Begin at the line with "From the viewer's" and output every line through the end of the records, exactly as given. Omit pictures.
****
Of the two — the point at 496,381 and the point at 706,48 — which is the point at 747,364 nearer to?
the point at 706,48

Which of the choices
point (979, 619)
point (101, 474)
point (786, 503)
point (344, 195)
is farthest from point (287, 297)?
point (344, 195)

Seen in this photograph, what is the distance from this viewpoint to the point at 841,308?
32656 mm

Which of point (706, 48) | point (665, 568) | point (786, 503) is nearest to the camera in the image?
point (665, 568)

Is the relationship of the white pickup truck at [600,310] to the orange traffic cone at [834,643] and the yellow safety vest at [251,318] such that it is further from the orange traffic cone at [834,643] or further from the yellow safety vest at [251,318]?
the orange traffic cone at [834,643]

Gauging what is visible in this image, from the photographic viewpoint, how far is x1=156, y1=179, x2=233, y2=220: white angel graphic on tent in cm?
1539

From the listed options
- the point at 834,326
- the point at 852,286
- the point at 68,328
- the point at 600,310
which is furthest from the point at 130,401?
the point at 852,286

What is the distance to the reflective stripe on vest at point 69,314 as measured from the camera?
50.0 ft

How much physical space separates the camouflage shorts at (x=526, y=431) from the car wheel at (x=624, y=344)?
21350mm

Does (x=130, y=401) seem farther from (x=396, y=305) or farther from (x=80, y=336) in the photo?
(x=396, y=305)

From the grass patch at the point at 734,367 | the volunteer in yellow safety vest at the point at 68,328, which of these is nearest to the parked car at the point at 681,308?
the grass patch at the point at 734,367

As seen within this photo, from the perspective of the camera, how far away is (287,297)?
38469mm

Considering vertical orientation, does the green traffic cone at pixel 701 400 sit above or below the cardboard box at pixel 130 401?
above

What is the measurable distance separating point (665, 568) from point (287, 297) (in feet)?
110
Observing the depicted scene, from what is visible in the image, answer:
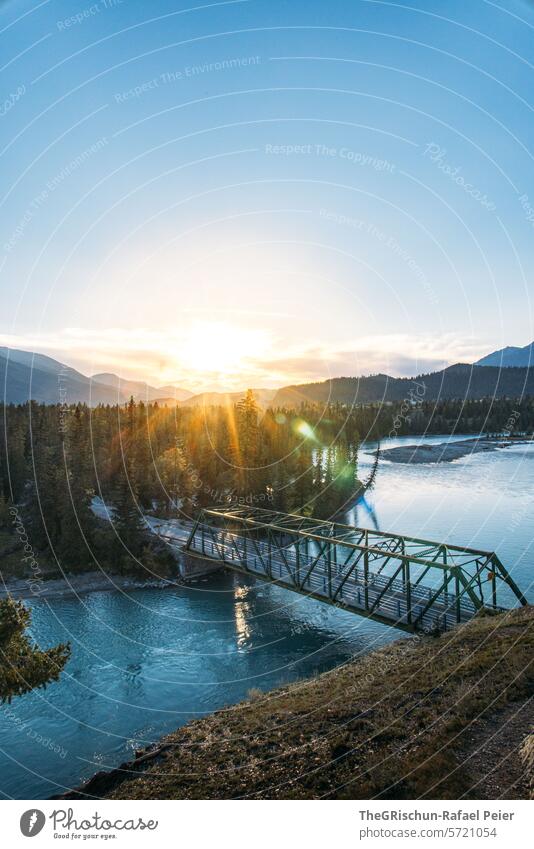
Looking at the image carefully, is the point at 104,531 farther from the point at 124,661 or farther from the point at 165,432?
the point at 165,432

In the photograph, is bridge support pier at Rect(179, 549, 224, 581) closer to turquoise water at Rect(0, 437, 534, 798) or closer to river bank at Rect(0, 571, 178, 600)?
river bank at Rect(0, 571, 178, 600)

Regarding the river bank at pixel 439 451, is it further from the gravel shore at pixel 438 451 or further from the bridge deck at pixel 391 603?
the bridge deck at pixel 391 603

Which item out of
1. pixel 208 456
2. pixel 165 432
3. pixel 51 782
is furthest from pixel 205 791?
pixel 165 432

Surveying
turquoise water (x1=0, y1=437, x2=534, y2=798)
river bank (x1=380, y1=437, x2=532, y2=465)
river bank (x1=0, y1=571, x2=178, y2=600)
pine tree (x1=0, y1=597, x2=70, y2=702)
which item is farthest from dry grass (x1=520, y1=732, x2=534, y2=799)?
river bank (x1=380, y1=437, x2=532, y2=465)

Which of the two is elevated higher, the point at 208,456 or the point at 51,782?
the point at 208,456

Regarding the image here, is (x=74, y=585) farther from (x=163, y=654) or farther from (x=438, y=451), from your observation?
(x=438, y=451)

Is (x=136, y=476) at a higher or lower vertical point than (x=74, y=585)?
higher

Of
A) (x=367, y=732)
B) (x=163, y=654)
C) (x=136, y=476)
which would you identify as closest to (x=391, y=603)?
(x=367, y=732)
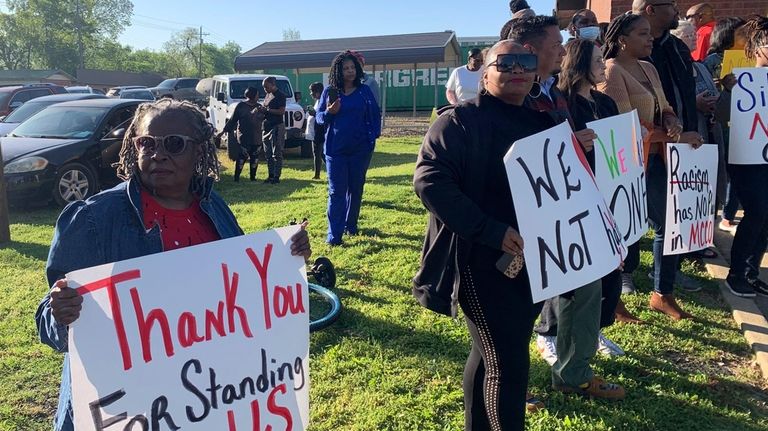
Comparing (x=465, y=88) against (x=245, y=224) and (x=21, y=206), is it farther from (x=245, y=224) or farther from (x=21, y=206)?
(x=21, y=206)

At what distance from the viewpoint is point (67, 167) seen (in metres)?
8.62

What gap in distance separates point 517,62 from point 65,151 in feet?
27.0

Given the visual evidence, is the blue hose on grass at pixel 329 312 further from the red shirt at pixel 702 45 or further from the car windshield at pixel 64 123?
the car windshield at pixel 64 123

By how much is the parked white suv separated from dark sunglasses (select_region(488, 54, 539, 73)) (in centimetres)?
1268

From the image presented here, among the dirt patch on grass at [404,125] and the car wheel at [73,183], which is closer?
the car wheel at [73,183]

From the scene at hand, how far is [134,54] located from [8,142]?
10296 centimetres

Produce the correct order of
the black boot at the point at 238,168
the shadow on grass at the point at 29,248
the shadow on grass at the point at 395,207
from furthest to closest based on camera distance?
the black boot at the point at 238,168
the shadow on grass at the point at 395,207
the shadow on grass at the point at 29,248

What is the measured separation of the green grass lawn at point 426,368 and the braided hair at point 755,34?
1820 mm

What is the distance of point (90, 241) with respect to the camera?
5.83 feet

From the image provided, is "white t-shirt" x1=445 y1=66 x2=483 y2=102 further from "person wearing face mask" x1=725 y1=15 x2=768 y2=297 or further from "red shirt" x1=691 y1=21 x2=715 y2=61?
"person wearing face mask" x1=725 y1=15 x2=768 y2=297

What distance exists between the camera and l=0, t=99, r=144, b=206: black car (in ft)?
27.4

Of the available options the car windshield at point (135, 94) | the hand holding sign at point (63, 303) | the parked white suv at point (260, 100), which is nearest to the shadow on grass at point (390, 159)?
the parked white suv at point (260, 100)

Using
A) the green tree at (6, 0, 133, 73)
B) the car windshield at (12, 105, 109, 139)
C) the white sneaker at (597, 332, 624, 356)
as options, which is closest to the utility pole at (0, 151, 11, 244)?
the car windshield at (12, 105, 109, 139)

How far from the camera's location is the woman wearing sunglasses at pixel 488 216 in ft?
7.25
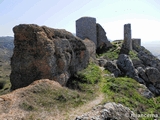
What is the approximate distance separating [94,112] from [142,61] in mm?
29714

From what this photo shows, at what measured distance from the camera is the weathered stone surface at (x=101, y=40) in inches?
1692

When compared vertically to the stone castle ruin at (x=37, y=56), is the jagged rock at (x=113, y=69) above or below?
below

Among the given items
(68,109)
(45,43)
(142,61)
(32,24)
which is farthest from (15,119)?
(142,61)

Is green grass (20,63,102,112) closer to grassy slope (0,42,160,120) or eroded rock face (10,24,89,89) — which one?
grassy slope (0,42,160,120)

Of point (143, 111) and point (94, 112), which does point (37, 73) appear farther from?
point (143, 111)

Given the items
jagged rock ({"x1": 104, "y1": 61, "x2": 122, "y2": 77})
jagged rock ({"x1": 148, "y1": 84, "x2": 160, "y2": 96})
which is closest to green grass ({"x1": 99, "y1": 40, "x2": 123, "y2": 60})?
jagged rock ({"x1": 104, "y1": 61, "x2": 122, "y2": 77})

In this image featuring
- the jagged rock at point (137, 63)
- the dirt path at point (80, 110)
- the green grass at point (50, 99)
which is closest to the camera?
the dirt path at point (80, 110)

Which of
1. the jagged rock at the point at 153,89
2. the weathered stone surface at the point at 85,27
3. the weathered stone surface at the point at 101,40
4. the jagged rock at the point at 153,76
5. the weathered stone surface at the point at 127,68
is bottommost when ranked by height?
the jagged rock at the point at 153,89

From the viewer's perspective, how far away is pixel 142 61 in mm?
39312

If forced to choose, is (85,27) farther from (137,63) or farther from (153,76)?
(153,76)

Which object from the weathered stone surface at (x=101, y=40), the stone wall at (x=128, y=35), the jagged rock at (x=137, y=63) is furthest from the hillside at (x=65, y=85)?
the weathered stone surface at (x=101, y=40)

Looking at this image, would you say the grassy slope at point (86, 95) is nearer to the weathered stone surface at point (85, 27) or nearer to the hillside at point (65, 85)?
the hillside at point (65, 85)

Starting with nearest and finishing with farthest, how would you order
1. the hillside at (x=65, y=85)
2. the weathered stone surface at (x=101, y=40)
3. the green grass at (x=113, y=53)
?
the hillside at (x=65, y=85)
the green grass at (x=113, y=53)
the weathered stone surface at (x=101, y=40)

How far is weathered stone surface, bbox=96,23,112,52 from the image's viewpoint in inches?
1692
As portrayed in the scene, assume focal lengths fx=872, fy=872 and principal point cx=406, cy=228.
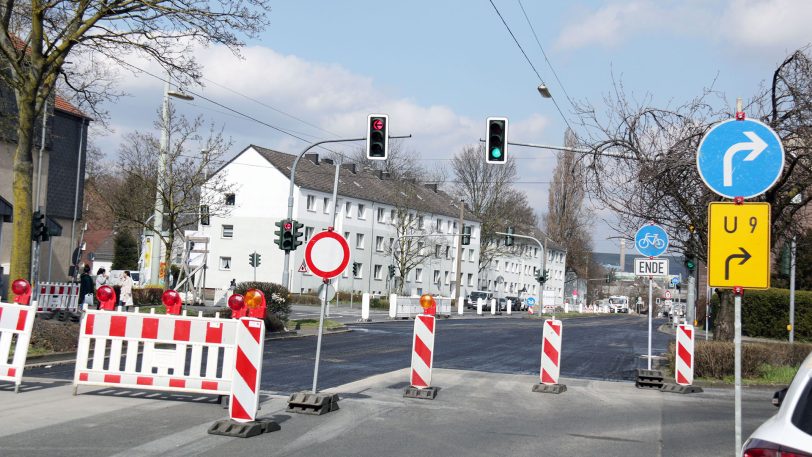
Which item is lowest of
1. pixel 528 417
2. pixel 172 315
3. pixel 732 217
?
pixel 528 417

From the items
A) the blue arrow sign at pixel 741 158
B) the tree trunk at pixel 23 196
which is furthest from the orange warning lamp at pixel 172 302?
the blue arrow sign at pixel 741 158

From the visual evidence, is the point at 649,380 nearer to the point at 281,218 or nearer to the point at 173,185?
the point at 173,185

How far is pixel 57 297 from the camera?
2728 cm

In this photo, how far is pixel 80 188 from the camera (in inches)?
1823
****
• [Worked solution]:
From the viewer's perspective, how far away is pixel 142 61 in mm?
39312

If forced to choose, is (85,27) farther from (137,63) or farther from (153,76)?
(153,76)

Which object from the weathered stone surface at (x=101, y=40), the stone wall at (x=128, y=35), the jagged rock at (x=137, y=63) is furthest from the hillside at (x=65, y=85)?
the weathered stone surface at (x=101, y=40)

Looking at this image, would you say the grassy slope at point (86, 95) is nearer to the weathered stone surface at point (85, 27) or nearer to the hillside at point (65, 85)?
the hillside at point (65, 85)

Starting with nearest and finishing with farthest, how would you order
1. the hillside at (x=65, y=85)
2. the weathered stone surface at (x=101, y=40)
3. the green grass at (x=113, y=53)
?
the hillside at (x=65, y=85)
the green grass at (x=113, y=53)
the weathered stone surface at (x=101, y=40)

How far is weathered stone surface, bbox=96,23,112,52 from the image's viewpoint in inches?
1692
As portrayed in the scene, assume focal lengths fx=872, fy=872 and principal point cx=406, cy=228.
Which item is lowest of
1. pixel 528 417
2. pixel 172 315
3. pixel 732 217
?
pixel 528 417

From the items
A) the blue arrow sign at pixel 741 158
B) the tree trunk at pixel 23 196
which is furthest from the orange warning lamp at pixel 172 302?
the blue arrow sign at pixel 741 158

From the visual evidence, is the point at 649,380 nearer to the point at 281,218 or nearer to the point at 173,185?
the point at 173,185

How far is pixel 57 297 from the camera?
2728 cm

In this photo, how far is pixel 80 188 from the camera (in inches)?
1823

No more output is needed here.